Collected data entries
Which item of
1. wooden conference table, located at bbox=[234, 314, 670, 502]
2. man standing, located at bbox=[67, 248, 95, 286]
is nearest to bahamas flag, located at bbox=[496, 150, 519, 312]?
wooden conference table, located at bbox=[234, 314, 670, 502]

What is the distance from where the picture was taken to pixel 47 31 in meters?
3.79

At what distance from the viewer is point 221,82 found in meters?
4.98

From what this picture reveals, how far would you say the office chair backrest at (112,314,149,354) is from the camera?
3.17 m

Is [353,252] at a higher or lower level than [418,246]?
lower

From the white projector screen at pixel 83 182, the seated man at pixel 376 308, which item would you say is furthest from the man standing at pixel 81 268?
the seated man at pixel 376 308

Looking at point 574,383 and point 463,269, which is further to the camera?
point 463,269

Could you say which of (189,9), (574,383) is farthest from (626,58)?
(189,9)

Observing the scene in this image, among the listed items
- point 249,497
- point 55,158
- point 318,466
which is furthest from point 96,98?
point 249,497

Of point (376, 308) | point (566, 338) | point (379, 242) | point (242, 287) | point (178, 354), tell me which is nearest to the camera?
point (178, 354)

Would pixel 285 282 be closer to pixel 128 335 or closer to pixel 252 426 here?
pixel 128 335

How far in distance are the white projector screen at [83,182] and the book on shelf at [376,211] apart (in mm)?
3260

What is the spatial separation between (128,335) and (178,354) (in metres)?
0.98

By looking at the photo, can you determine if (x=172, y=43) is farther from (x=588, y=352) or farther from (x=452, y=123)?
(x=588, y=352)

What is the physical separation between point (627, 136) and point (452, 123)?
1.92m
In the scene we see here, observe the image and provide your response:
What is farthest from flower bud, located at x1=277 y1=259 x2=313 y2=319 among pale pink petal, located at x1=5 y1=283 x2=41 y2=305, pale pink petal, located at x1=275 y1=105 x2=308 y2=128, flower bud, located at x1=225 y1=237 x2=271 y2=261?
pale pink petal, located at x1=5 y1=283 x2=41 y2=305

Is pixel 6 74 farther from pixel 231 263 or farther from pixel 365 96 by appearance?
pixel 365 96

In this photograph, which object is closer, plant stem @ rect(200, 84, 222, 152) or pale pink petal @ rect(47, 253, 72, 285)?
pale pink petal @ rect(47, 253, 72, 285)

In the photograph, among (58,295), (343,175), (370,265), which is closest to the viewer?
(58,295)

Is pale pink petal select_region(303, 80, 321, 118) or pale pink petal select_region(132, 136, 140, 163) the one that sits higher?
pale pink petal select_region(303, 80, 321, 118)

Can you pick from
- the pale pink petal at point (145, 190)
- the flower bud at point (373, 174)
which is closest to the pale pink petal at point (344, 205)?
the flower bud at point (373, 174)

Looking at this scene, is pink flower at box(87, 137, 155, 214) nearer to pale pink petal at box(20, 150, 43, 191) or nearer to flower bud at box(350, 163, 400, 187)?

• [Exercise aim]: Write out all of the records above, reproducing every line without any change.

• [Expected answer]:
Which item of
1. wooden conference table, located at bbox=[234, 314, 670, 502]
2. man standing, located at bbox=[67, 248, 95, 286]
is nearest to bahamas flag, located at bbox=[496, 150, 519, 312]?
wooden conference table, located at bbox=[234, 314, 670, 502]

What is the distance from where the picture was taken to pixel 47 31 in meters?
3.79

At what distance from the viewer is point 221,82 found in meters?
4.98

From what this picture reveals, how far would you say the office chair backrest at (112,314,149,354) is from the camera?
3.17 m

Is [353,252] at a higher or lower level than [418,246]?
lower

From the white projector screen at pixel 83 182, the seated man at pixel 376 308, which item would you say is furthest from the man standing at pixel 81 268?
the seated man at pixel 376 308

Looking at point 574,383 and point 463,269, which is further to the camera?
point 463,269

Could you say which of (189,9), (574,383) is farthest from (626,58)?
(189,9)

Observing the scene in this image, among the listed items
- point 249,497
- point 55,158
- point 318,466
which is furthest from point 96,98?
point 249,497

Of point (376, 308) | point (566, 338) | point (379, 242) | point (242, 287) | point (178, 354), tell me which is nearest to the camera?
point (178, 354)

Would pixel 285 282 be closer to pixel 128 335 or closer to pixel 252 426 here?
pixel 128 335

How far in distance are the white projector screen at [83,182] and the book on shelf at [376,211] apart (in mm)?
3260

What is the spatial separation between (128,335) and (178,354) (in metres)?
0.98

By looking at the photo, can you determine if (x=172, y=43) is farther from (x=588, y=352) or farther from (x=452, y=123)?
(x=588, y=352)

What is the physical separation between point (627, 136) and point (452, 123)?
1.92m
In the scene we see here, observe the image and provide your response:
What is farthest from flower bud, located at x1=277 y1=259 x2=313 y2=319 among pale pink petal, located at x1=5 y1=283 x2=41 y2=305, pale pink petal, located at x1=275 y1=105 x2=308 y2=128, flower bud, located at x1=225 y1=237 x2=271 y2=261?
pale pink petal, located at x1=5 y1=283 x2=41 y2=305

Is pixel 6 74 farther from pixel 231 263 or farther from pixel 365 96 by appearance?
pixel 365 96

In this photograph, which object is closer, plant stem @ rect(200, 84, 222, 152) or pale pink petal @ rect(47, 253, 72, 285)?
pale pink petal @ rect(47, 253, 72, 285)

In the photograph, among (58,295), (343,175), (370,265), which is closest to the viewer?
(58,295)

Is pale pink petal select_region(303, 80, 321, 118) or pale pink petal select_region(132, 136, 140, 163) the one that sits higher?
pale pink petal select_region(303, 80, 321, 118)

Can you pick from
- the pale pink petal at point (145, 190)
- the flower bud at point (373, 174)
which is closest to the pale pink petal at point (344, 205)?
the flower bud at point (373, 174)

Looking at this scene, is pink flower at box(87, 137, 155, 214) nearer to pale pink petal at box(20, 150, 43, 191) or nearer to flower bud at box(350, 163, 400, 187)?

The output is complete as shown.